A survey of alkalinity trends in 97 streams and rivers from Florida to New Hampshire, ranging from small headwater streams to some of the nation's largest rivers, showed a significant increase in alkalinity over the past 25 to 60 years in two-thirds of them, the Cary Institute of Ecosystem Studies in Millbrook, N.Y., reported Monday.
Excess alkalinity can cause ammonia toxicity and algal blooms, altering water quality and harming aquatic life, the researchers said.
It also hardens drinking water, causing pipe scaling and costly infrastructure problems, they said.
Rivers providing water for Washington, Philadelphia, Baltimore, Atlanta and other major cities were among those with increased alkalinity.
Alkaline rivers are flowing into water bodies already harmed by excess algae, such as the Chesapeake Bay, exacerbating algal blooms that are toxic to fish, oysters and crabs, the researchers said.

Data:
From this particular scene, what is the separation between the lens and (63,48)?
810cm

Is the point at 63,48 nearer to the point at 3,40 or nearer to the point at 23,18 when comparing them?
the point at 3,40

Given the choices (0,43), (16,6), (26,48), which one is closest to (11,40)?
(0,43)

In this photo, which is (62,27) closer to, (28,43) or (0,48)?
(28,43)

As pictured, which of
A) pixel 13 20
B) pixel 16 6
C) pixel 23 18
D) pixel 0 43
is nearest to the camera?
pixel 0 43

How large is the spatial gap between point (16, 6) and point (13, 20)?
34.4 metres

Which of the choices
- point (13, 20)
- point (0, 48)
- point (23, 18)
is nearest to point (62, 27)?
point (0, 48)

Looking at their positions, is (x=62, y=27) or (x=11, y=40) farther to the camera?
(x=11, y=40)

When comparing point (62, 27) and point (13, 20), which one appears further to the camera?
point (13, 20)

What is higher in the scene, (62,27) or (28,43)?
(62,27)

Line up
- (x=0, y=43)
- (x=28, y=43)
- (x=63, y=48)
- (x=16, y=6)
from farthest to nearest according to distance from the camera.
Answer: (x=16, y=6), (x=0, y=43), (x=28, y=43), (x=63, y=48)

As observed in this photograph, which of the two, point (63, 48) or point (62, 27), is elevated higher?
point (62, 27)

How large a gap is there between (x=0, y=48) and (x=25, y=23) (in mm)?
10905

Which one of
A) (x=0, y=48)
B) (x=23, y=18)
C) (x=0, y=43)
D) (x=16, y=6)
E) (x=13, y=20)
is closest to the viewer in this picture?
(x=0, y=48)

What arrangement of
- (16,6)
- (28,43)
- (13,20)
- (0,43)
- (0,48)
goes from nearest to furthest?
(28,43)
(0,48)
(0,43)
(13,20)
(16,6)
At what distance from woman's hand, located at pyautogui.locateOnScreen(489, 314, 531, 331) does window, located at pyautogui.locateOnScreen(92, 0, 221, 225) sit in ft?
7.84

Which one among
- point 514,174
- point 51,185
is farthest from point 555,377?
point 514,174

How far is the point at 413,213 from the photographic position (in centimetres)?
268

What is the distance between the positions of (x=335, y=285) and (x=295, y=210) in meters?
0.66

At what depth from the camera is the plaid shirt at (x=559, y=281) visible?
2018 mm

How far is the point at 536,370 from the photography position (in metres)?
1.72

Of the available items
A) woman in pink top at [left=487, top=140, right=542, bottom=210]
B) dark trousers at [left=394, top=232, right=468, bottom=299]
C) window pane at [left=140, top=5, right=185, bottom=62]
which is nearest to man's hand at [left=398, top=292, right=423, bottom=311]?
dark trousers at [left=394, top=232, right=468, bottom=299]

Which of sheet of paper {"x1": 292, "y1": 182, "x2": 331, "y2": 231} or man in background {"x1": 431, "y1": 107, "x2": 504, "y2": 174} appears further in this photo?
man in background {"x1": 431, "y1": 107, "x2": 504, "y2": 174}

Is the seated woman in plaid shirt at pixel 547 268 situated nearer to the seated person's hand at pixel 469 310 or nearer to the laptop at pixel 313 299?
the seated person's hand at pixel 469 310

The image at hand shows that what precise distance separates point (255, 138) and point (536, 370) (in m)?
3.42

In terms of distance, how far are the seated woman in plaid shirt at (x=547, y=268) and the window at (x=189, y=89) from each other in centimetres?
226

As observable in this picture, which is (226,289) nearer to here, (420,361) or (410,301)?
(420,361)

Exercise set:
**1)** List every city that the river alkalinity report names as getting water from rivers with increased alkalinity.
**2)** Render this sentence from the river alkalinity report in Spanish: "Excess alkalinity can cause ammonia toxicity and algal blooms, altering water quality and harming aquatic life, the researchers said."
**3)** Carry the river alkalinity report forward from its final sentence.

Answers below:
**1)** Washington, Philadelphia, Baltimore, Atlanta

**2)** El exceso de alcalinidad puede causar toxicidad por amoníaco y proliferación de algas, lo que altera la calidad del agua y daña la vida acuática, dijeron los investigadores.

**3)**
Paradoxically, they said, it's human activities that create acid conditions that are driving the problem, as acid rain, acidic mining waste and agricultural fertilizers speed the breakdown of limestone, concrete and cement, creating alkaline particles that are washed off of the landscape and into streams and rivers.
"Acid rain has led to increased outputs of alkalinity from watersheds and contributed to long-term, increasing trends in our rivers," institute director Gene Likens said. "And this is twenty years after federal regulations were enacted to reduce the airborne pollutants that cause acid rain.
"Policymakers and the public think that the acid rain problem has gone away, but it has not."